Geographical and migration epidemiological studies, backed up by experimental studies, have produced overwhelming evidence that diet drives colon cancer risk, with high intakes of meat and fat increasing risk, and high consumption rates of fiber rich foods, such as grains, fruits and vegetables, reducing risk.
To test the hypothesis that cancer risk is determined by the effect the diet has on the composition and function of the microbiota to produce metabolites that either promote mucosal health or are inflammatory and neoplastic, they conducted studies in populations of high and low risk, namely African Americans who have the highest risk in the USA, and rural Africans, who rarely get the disease, and confirmed that high meat and fat intakes in Americans were associated with increased mucosal proliferation rates – a biomarker of cancer risk, while high fibre African diets were associated with low proliferation rates.
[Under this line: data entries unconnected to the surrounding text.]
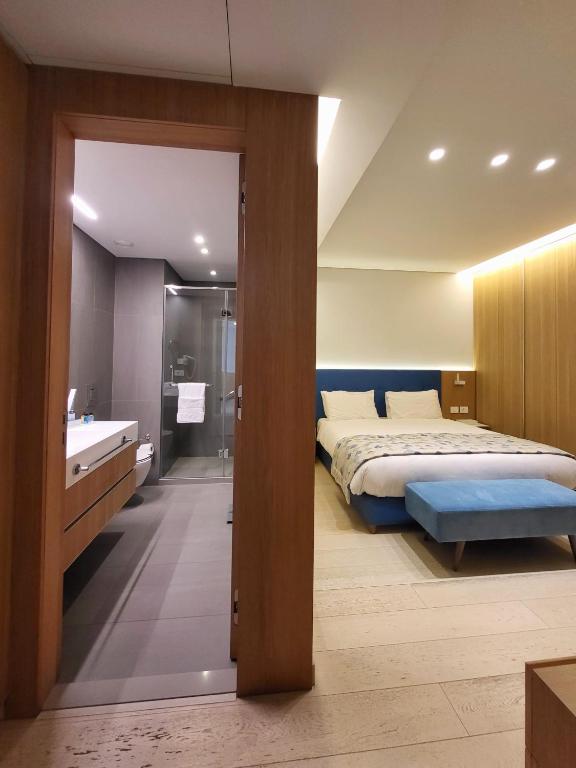 Postel nebo postele na pokoji v ubytování Monot Suites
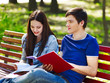 Group student with notebook outdoor.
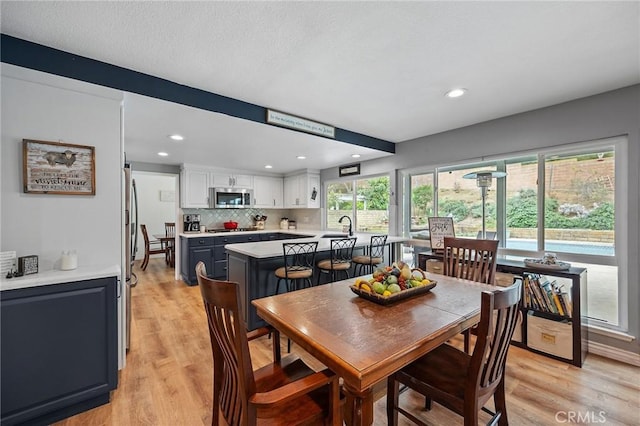 710 W Country Hills Dr W, La Habra, CA 90631 - dining space with light wood-style floors and recessed lighting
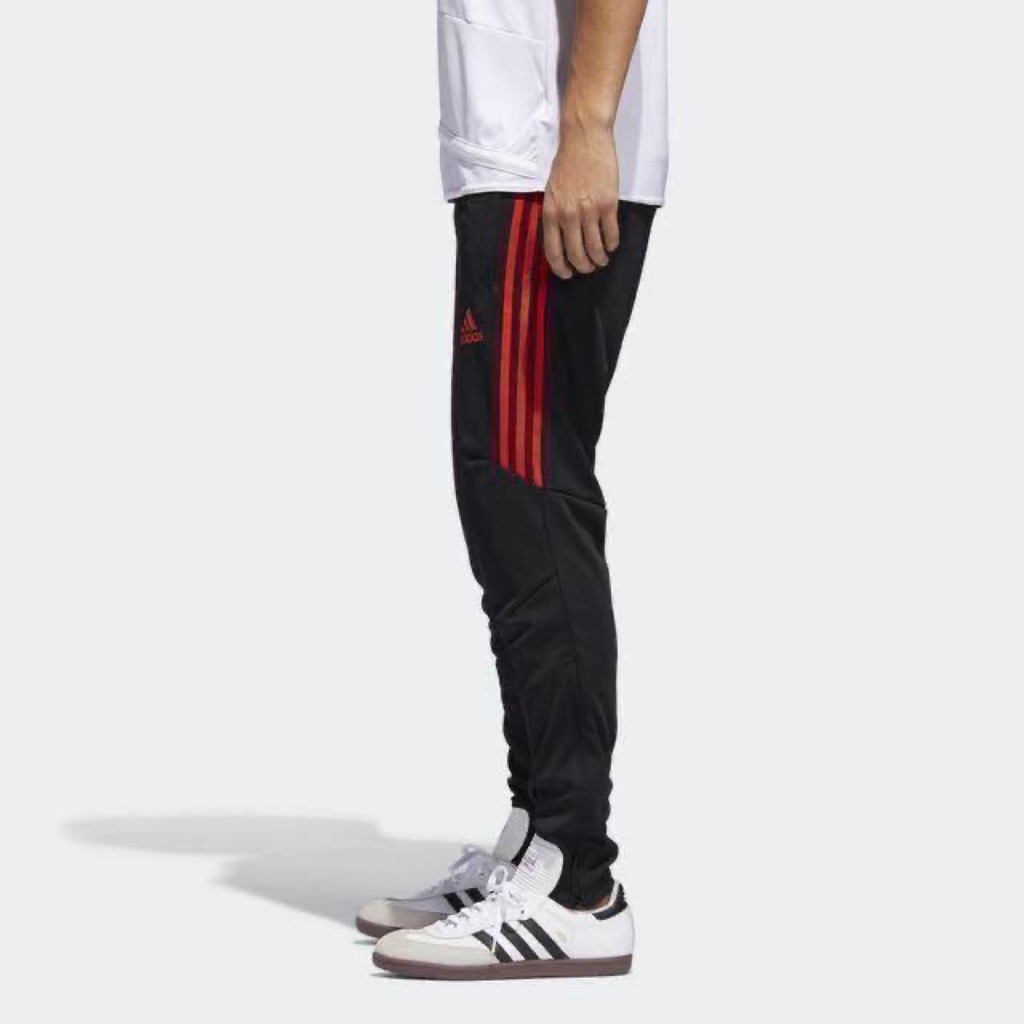 adidas red track pants with black stripes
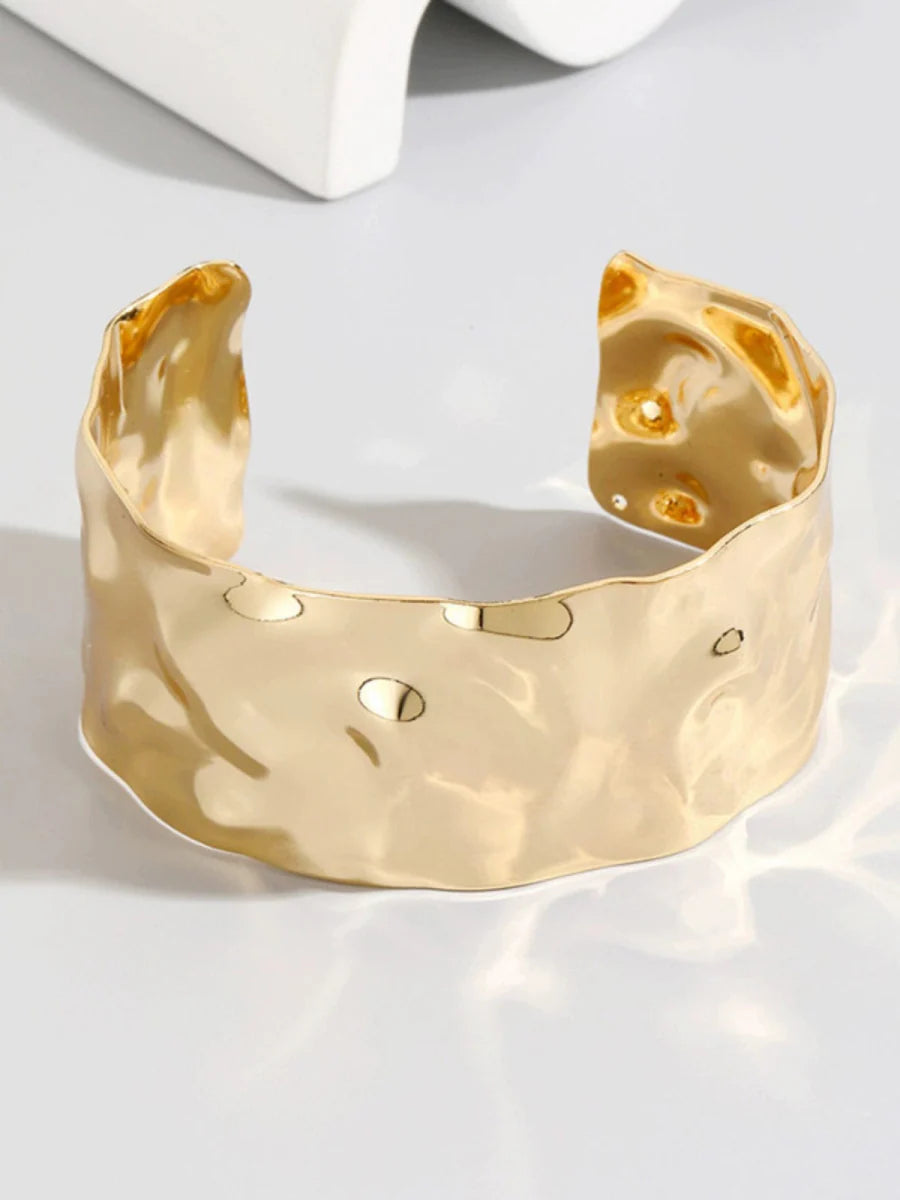Showlu Fashion open-ended bracelet for women with ruched metal texture, elegant retro-style jewelry accessory.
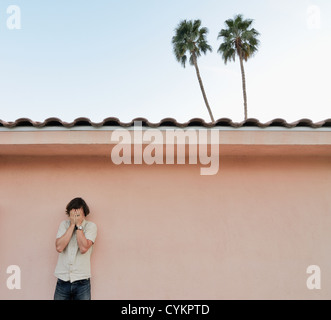 Man covering his face outdoors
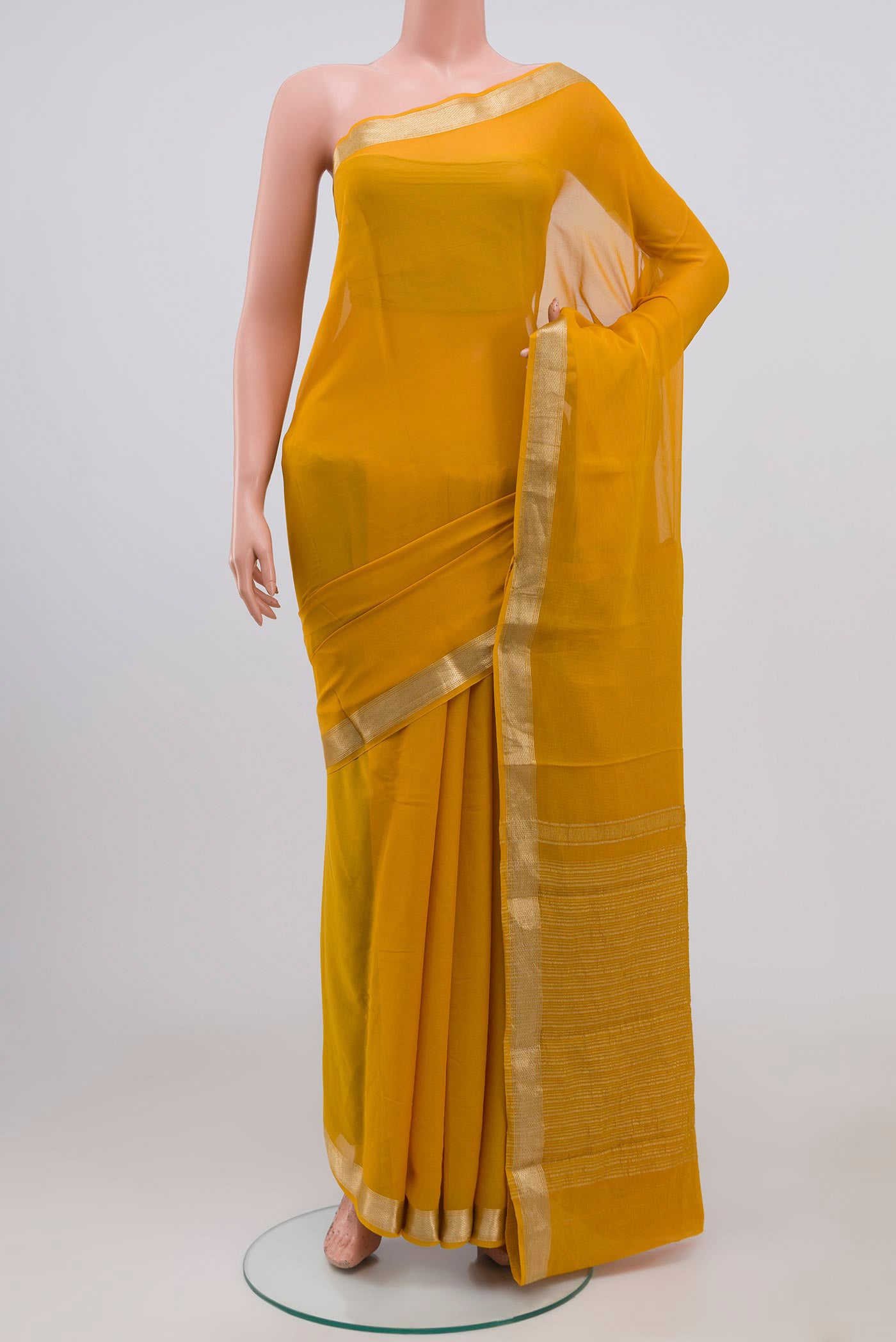 Yellow Chiffon Saree with Plain Body and Zari Border.  displayed on a mannequin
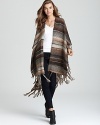 Cozy up to this made-for-fall Michael Stars wrap, crafted from an ultra-soft wool blend with a chic fringed hem, and inspired by the natural beauty of Santa Fe.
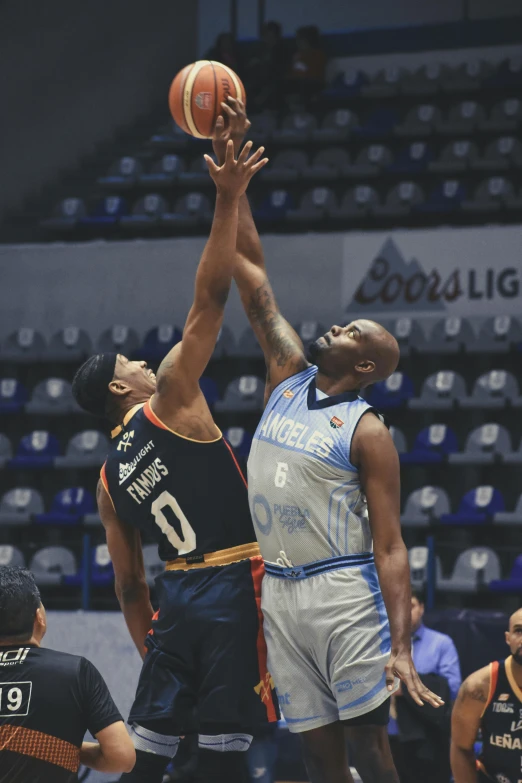 three players in uniform playing basketball on the court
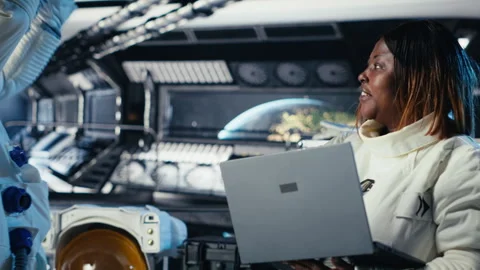 Astronaut returning from planet surface takes helmet off, talking with colleague Stock Footage 311082769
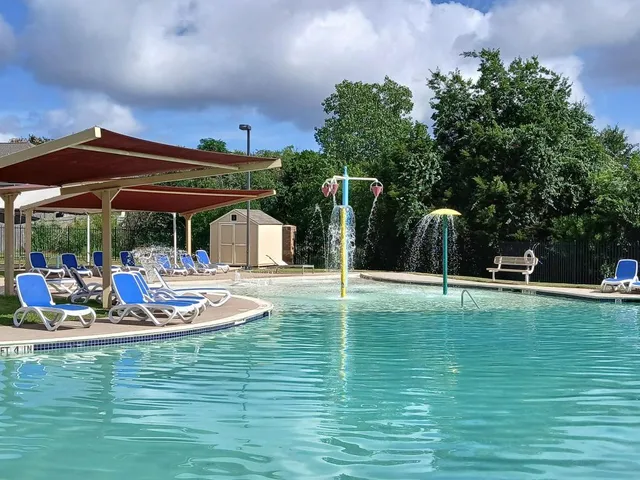 a view of a swimming pool with a patio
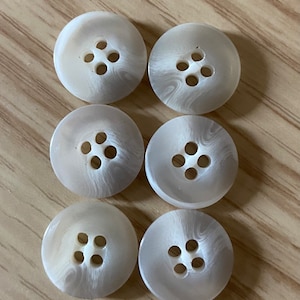 May include: Six white buttons with a swirl pattern and four holes each.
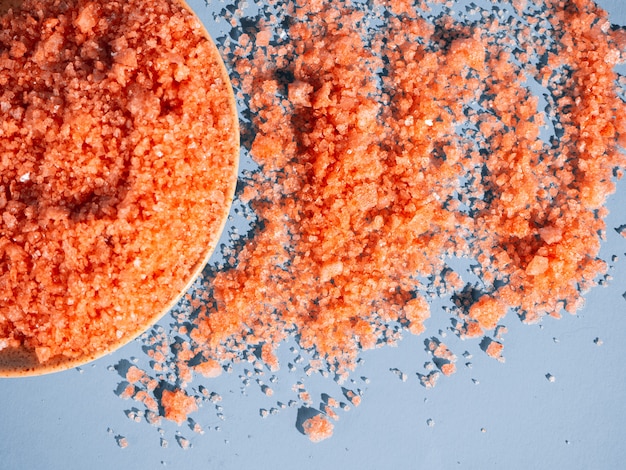 Sel de bain orange dans un fond bleu de soucoupe avec une ombre d'une plante tropicale. Copyspace, flatlay. Spa, détendu, été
Simultaneous measurement of the microbiota and metabolome showed dramatic differences in the microbiota composition and function.
The structure of the African colonic microbiota was considerably more robust, with amplification of the bacterial groups associated with complex plant carbohydrate degradation and butyrate production. Targeted analysis confirmed higher numbers of butyrate-producing bacteria and butyrate, which has profound anti-neoplastic properties in experimental models.
In contrast, secondary bile acid producing bacteria and their products, which have carcinogenic properties, were higher in African Americans. Most recently, the team demonstrated that dietary switch between these two populations produces reciprocal changes in the microbiome, metabolome, and mucosal biomarkers of risk within 2 weeks, leading to the conclusion that modification of the diets of westernized populations to contain high fiber (>45g/d) foods, such as grains and beans, together with lower intakes of animal fats, can be expected to have an immediate effect on cancer risk.